Но поезд к нам еще не подъехал. Он еще только приближался, метров пять осталось, и гнал он вполне прилично. А она оглянулась. И в то же мгновение я незаметно и очень резко ударил ее ногой под колени — толчок такой «подсед» называется — и еле-еле подпихнул ее надломившееся тело к краю платформы, навстречу быстро подкатывающемуся металлическому лязгу. Летела Кэртис под поезд бесконечно долго, будто в воде плавно переворачивалась. Я видел ее постепенно запрокидывающееся лицо, повисшее над рельсовой бездной, черные спутанные волосы, парусящий куполом белый плащ, почти вертикально воздетые ноги, ослепительную белизну бедер над бежевыми чулками и оторвавшуюся набойку на одной туфле. И испытывал к ней в этот миг нечеловеческой силы желание, небывалое море похоти затопило меня, пока взрыв этих чувств не стерли короткий булькающий хрип, тупой чвакающий удар, остервенелое шипение и замирающий стальной визг. Секунда тишины, крик, вопли, ошалевшие лица, людской водоворот, штопорный крутеж в толпе — и прохлада улицы, огромная опустошенность отвалившихся друг от друга любовников… Блазн? Сон? Кэртис — была ли ты в яви? Или ту, из метро, звали Кернис?
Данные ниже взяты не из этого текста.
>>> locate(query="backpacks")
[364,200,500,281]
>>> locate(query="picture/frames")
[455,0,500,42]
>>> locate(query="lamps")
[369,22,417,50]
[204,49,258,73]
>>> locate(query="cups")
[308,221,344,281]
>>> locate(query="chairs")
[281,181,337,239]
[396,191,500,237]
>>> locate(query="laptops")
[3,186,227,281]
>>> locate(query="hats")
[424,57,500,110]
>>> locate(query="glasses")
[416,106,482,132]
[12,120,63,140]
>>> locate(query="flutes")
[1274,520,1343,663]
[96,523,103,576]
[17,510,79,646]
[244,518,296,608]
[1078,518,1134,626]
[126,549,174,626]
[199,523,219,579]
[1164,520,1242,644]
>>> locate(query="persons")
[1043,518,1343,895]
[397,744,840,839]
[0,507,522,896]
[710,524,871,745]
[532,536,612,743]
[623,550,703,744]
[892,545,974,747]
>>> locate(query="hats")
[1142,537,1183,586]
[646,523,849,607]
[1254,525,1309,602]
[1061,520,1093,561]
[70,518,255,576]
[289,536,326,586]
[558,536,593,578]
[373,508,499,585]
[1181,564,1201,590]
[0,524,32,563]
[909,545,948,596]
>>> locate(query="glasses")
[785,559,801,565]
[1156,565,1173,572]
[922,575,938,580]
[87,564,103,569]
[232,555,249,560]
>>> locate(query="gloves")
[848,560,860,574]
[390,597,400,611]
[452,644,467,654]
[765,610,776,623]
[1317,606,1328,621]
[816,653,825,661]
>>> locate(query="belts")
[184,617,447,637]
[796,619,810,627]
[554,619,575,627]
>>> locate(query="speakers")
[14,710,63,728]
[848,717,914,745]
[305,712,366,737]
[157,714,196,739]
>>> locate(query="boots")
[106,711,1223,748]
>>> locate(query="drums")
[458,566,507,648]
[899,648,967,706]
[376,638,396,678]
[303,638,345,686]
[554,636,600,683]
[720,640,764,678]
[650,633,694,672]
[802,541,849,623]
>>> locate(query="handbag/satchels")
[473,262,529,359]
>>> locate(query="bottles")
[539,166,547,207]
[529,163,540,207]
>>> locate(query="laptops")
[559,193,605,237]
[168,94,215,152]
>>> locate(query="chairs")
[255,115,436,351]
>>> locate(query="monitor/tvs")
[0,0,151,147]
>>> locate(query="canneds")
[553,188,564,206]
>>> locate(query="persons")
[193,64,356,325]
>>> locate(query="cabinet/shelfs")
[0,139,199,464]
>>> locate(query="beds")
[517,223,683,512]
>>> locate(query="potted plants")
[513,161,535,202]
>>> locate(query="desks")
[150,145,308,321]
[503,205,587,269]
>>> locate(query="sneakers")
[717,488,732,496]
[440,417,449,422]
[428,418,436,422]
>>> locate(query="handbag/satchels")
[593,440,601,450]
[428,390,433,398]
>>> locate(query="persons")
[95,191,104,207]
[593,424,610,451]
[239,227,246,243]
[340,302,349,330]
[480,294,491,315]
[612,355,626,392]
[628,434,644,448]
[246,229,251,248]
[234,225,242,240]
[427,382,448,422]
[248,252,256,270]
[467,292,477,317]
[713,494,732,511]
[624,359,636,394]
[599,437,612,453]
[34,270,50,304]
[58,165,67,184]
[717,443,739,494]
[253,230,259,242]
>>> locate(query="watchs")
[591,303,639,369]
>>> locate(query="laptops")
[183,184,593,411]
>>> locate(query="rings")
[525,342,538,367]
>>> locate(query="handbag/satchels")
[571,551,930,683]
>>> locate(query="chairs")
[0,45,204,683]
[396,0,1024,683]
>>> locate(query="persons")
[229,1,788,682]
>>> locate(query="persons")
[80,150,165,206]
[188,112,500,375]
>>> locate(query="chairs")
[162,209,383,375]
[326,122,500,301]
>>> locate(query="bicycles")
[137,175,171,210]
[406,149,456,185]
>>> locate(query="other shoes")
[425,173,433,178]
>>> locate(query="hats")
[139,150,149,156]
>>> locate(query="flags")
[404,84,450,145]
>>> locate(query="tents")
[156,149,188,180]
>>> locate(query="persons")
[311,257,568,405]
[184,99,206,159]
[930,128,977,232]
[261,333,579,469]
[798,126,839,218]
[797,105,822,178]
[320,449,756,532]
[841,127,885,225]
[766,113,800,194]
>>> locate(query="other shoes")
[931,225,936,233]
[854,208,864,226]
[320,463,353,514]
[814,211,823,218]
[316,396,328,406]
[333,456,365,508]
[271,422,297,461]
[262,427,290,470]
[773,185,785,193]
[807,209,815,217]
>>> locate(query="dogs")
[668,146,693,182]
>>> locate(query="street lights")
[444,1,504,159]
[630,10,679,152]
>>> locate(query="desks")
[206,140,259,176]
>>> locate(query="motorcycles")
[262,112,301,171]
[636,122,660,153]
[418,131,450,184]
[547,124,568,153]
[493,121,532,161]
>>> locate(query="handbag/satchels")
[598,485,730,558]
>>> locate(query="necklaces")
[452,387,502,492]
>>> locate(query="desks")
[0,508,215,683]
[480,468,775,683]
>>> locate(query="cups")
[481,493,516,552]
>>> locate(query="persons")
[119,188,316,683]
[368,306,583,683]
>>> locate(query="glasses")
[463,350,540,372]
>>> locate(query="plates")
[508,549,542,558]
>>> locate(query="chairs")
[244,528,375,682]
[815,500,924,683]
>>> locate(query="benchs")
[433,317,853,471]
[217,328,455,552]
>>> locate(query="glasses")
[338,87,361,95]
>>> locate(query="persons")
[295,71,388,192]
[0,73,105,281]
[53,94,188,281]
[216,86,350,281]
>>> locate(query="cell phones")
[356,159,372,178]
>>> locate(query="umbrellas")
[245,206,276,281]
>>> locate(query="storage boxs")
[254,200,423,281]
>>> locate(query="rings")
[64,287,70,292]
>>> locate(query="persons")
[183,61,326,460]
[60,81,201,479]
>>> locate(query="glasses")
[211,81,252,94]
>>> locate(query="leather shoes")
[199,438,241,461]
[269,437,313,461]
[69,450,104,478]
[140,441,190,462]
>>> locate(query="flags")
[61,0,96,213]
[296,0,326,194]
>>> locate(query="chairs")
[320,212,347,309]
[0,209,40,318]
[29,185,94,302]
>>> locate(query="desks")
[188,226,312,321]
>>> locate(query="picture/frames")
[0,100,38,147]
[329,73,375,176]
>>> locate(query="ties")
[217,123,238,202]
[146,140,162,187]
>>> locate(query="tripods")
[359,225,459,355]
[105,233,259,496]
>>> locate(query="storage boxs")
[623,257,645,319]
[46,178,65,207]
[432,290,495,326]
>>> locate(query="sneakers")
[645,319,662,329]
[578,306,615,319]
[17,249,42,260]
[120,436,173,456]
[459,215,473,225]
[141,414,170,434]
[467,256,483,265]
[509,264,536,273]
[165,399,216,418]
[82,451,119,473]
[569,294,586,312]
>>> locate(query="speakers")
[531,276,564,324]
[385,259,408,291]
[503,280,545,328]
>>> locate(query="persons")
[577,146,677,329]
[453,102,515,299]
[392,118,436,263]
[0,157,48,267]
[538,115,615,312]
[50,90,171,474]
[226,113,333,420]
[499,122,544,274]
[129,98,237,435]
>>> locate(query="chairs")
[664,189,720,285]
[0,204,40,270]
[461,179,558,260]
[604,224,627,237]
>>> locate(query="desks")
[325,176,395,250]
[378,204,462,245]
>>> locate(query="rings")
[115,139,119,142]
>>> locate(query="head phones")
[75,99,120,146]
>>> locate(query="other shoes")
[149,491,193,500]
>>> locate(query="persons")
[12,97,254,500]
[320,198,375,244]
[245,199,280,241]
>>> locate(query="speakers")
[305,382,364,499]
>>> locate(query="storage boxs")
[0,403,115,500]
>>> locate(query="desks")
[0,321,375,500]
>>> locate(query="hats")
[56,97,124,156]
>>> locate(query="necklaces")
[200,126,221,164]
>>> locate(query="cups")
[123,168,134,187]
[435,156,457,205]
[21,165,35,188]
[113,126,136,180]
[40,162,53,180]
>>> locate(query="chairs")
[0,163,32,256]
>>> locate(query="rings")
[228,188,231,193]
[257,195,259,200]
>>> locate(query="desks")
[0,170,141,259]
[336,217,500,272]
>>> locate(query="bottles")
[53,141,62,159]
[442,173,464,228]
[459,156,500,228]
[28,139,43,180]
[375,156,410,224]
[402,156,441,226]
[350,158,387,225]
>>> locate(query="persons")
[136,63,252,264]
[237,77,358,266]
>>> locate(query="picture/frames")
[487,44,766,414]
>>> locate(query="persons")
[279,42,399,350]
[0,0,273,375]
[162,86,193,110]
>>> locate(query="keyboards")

* * *Господи, зачем так прихотливо вяжешь запутанную нить моей жизни? Почему Ты на платформе метро «Бранденбургские ворота» свел меня с Кэртис, дав с ней, а не с Мариной волшебную сладость глубочайшего соития — убийства? Может быть, потому, что Марина ходила тогда в детский сад? А детьми я не интересуюсь.
Мои дети интересуются мной — дочурка Майка и зятек Магнуст. Ох, как хочется маленькому Магнусту вцепиться мне в шею, сжать посильнее, рвануть кожу, ужевать у горла еще кусок, натянуть крепче! Ну что ж, наверное, не надо мешать ему. Ведь он, глупый маленький зверь, смотрит на старую усталую кобру, Хваткин П. Е., и не знает, что у нее припрятан ржавый, но остро наточенный топор. А моей закаленной натруженной шее ничего не станется, опосля схватки отойдет.
Тут, зятек мой дорогой, ошибочку вы давали: я не кобра. Я акула. Милая эта рыбешка всеядна, вечна и непобедима, потому что не чувствует боли. Избавил ее Создатель от этой слабости — не зная боли, акула в бою до последнего вдоха неукротима. Я — как акула. Не ведаю боли. Если только не прорастает в средостении фасолька по имени Тумор. Ну а так-то мне на боль плевать. Поскольку боль связана с любовью. Так же неразрывно, как убийство с коитусом. Ничего не поделаешь: обязательный ассортимент, как в нашем отделе заказов — шампанское с бельдюгой. Раз уж одарила природа людей радостным безумием любви, то и боль обязательно берите, дорогие граждане. А коли ты никого, да и себя самого, не любишь, то ты и боли не знаешь. Если не лопаются в груди жесткие колючие створки серозной фасоли.
Эх, Мариша, вожделенная моя подружка, пропади ты пропадом, помчусь на встречу с глупым зверьком, не смекающим пока, что весь он состоит из чужой любви и собственной острой боли.
Захлопнул дверь за собой и в лифт вскочил почти на ходу, как когда-то на подножку уезжающего трамвая. Пятнадцать этажей пролетел мой спускаемый аппарат, совершил мягкую посадку в заранее намеченной точке евразийской пустыни, населенной странным народом по имени «руссь», распахнулся шлюзовой люк, и коренное население в лице Тихона Иваныча торжественно встретило меня. Торжественно, но несколько печально.
— Покойник в доме, — сделал он официальное сообщение. Все-таки общий развал дисциплины в державе и на нем, старой служивой собаке, сказался: знает ведь, сторожевой, что по уставу в рапорт по лагерю включаются не только умершие, но и направленные в больницу, и выведенные за зону на общие работы, но — ленится, конвойный пес, докладывать все, отделывается клубничкой.